Sometimes I wonder how artists, who go through traumatic experiences like this are able to still make art?
Forgive me if my comment is a bit unfocused, but I wanted to talk about… contradiction. The intentions, some of the art pieces, and the soul itself of Dada, are contradictory. Dada is this assault on reason, as brought out in the lecture. It does so by embracing absurdity to mock society’s conventions. The movement’s birth was out of disgust and a stand of opposition against the war. You have these refugees developing this in Zurich and standing against war in their own wild way.
Now this is just my opinion, but I don’t agree with their…’ take’. At least the Zurich Dada movement. It depends on your perspective on war. They were going against the order of the world, the conformity, and the instilled structure of the state of the world at that point. Cool…but based on my perspective on war, they were representing war through their absurdity that they focused on. I look at the randomness and chaoticness as a reflection of war, especially a world war. To me, war on any scale is usually absurd and arbitrary. When the lecture talked about how Hugo was almost creating a new language through his piece, “Karaware,” I thought about the new weapons and methods of war that were born. Under the context of this analogy, the weird clothes with the tribal influence are very similar to the camo, or special terrain-specific armor, developed in wars. So they took a stand by cloistering from the war, thinking about it with a rational mind. But by thinking war is rational, they ultimately represented the chaoticness of the war regardless of their intentions.
As far as the Paris and especially the Berlin Dada movement, I agree with their approach a little more because they were actively including their political stance on the matter within their works. Now I gave the warning on my comment being unfocused, just because it mirrors how I feel about some of these movements. Dada, to me, kind of falls under the abstraction and primitivism umbrella. Many works in the Dada movement intended to take a stand against war—I feel like that is the core of what Kandinsky was talking about in his book. Getting the spectator to feel something. Regardless of the mediums used, one of the core takeaways from abstraction is very prevalent in Dada. So unfocused might be the wrong word, but there has definitely been a lot of overlap with these movements and the theories that trailblazed for them.

WHAT THIS TASK INVOLVES:
Write a continuation of the comment on the Dada movement, picking up right after its last sentence.

EXCERPTED RECORDS:

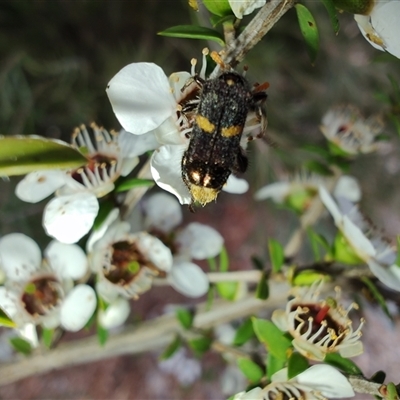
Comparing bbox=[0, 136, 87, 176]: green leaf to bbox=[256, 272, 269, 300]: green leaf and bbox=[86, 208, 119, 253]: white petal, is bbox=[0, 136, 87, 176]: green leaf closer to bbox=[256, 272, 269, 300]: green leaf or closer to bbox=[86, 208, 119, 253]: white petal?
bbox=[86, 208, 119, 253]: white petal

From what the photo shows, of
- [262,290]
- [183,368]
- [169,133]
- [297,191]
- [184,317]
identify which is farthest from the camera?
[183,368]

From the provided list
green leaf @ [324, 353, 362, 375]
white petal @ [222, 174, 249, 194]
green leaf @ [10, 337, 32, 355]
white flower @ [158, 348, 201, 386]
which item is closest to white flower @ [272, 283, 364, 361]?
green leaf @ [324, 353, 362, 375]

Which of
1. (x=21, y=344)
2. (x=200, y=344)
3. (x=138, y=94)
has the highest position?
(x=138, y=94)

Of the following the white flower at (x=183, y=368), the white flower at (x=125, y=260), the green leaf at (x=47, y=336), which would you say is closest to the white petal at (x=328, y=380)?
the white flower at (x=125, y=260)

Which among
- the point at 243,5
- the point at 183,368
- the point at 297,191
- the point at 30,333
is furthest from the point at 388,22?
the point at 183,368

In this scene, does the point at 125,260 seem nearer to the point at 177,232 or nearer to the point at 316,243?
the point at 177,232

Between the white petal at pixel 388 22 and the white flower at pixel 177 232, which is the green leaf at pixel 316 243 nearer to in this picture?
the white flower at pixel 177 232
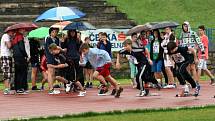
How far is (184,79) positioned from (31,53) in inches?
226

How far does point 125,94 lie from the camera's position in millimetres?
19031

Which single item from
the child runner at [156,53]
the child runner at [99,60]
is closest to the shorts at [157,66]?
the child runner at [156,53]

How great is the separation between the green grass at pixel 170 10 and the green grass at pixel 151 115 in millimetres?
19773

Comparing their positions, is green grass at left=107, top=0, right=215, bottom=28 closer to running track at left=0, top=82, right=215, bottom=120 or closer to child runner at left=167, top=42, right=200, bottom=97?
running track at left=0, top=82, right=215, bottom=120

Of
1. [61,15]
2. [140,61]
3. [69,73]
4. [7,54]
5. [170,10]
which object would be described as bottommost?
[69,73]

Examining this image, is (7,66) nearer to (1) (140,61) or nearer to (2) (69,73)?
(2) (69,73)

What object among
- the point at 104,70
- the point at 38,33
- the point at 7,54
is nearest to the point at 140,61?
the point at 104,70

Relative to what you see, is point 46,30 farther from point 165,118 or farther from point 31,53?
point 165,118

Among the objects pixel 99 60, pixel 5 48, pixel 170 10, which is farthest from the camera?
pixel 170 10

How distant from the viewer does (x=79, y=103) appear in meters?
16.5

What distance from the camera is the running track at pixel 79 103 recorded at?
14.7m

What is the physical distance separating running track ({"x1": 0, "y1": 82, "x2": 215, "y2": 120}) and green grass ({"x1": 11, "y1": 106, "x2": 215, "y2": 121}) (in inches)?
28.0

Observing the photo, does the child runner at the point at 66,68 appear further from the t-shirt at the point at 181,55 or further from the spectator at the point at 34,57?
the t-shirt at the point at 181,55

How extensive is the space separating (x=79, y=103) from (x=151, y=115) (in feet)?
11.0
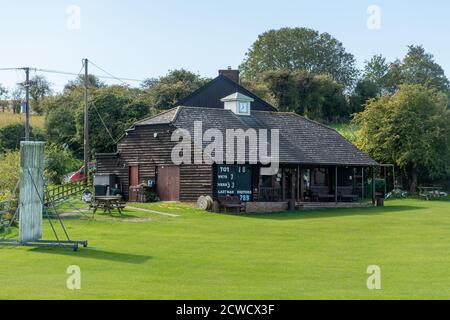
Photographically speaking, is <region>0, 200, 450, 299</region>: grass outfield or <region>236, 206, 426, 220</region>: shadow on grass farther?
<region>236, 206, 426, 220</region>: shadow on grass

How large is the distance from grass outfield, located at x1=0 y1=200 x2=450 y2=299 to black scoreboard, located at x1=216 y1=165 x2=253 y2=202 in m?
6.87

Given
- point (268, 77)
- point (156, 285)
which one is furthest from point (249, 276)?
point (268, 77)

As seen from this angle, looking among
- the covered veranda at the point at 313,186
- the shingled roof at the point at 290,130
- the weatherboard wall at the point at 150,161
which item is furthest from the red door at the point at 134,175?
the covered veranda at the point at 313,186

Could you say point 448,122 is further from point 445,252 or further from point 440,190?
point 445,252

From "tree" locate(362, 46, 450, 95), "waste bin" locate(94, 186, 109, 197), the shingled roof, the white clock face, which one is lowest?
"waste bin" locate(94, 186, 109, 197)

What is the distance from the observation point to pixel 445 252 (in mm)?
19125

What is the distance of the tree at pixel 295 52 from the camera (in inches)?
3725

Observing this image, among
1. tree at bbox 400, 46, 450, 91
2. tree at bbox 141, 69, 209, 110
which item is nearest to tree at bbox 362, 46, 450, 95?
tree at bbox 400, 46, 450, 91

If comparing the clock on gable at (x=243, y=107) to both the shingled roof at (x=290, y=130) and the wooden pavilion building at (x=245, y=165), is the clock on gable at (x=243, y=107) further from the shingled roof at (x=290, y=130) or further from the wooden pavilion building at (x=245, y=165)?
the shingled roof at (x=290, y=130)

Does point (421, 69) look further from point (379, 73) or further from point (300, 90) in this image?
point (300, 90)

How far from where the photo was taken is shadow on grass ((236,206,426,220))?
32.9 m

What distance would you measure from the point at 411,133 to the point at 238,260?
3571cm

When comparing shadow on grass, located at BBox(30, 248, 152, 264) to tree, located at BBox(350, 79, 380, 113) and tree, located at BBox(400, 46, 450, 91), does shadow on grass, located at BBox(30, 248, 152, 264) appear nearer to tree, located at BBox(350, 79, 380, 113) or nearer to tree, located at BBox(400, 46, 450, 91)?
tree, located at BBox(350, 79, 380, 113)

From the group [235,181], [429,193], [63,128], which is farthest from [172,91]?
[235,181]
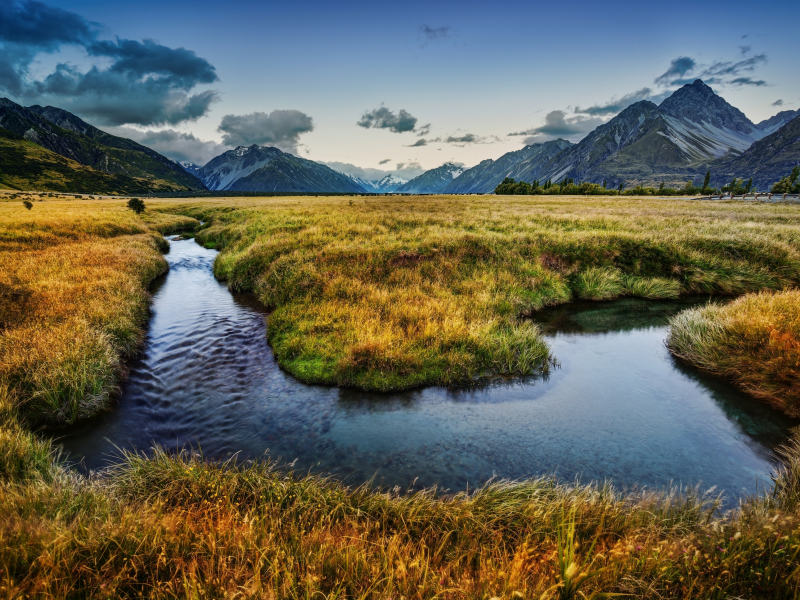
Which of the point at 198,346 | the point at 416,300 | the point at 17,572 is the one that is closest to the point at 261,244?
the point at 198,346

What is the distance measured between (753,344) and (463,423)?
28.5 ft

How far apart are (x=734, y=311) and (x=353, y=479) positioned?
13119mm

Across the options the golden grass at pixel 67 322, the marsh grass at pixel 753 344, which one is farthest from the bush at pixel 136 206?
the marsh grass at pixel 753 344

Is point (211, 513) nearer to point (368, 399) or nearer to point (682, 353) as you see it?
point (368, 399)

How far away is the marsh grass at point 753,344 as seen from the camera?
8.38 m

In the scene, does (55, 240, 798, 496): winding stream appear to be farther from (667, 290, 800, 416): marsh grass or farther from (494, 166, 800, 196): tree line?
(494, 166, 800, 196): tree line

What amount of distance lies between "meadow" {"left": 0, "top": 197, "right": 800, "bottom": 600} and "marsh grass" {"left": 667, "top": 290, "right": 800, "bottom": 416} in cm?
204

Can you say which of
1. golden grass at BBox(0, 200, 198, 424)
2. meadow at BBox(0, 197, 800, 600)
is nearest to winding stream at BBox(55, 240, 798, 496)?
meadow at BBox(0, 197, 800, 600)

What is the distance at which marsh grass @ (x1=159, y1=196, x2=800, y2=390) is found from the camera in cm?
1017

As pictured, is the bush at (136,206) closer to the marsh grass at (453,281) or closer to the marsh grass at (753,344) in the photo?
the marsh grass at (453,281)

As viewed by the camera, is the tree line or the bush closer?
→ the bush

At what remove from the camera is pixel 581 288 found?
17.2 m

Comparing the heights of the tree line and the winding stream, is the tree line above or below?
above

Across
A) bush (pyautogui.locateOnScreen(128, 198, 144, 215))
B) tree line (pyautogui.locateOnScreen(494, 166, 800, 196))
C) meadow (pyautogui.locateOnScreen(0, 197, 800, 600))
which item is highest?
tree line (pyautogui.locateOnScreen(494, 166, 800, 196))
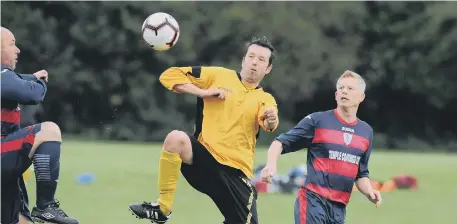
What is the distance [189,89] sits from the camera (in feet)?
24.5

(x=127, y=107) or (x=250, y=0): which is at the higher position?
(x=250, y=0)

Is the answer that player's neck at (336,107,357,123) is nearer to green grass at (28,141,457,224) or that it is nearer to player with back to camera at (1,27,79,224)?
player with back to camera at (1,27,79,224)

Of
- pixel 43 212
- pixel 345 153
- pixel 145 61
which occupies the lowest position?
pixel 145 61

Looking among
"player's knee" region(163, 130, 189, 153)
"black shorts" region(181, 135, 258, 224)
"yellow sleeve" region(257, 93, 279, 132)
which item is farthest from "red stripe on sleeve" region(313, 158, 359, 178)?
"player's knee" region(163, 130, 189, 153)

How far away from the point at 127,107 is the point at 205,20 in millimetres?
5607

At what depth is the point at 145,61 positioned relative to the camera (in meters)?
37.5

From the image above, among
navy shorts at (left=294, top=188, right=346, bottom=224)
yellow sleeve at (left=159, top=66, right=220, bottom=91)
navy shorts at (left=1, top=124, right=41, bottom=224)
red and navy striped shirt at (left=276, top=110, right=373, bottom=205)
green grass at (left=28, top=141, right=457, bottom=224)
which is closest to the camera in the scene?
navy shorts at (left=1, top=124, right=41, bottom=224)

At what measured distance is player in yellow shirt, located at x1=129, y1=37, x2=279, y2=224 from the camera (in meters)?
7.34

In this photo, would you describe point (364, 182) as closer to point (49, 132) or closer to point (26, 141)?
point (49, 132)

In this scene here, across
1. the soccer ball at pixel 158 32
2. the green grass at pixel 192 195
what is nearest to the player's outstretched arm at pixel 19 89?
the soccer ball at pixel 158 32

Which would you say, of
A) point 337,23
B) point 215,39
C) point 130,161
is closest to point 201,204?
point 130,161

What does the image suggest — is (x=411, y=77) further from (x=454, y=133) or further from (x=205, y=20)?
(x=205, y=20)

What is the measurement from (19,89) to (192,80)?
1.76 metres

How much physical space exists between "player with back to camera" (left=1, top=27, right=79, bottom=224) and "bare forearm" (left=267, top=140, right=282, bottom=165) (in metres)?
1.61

RESPONSE:
i think dada is the first art movement that as heavily inspired by historical event as it is. The great war or WW1 i feel like radicalize everything not just art. it wasn’t that the antifascist ideas of the time and dissent of the upper class didn’t exist it was just merely stoked by the existence of war. In a way the war justified their radical view points. there is some similarity with the portrayal of historical figure in dada that is akin to political cartoons. While this artist would poke fun at the political machine there is feeling that it itself plays into the political machine itself. looking at the various art that are made at the time a good portion of them are made with antiwar agenda like Otto Dix’s war series. there is a wonder if the reason why some member of the cabaret Voltaire switch to a more nationalist especially in Germany is due to the over Exposé of war such as the case of Maurice Barres. With the mock trial of Maurice Barres, there is even more of that irony with them taking up office to put others on trial as if they themselves are an authority figure. it has sort of cult like outlook to it with it demanding a certain amount of loyalty. looking at the various artwork the artworks varied in technique and subject, some being collage like other based on realism. there is a certain feeling of disorganization that dada differed from other art movement. This discourse give the whole movement a feeling that the dada movement is not trying to actually accomplish meaningful changes but rather settles with pointing out pain points. This taken from the majority of the mocking tones that the art pieces have.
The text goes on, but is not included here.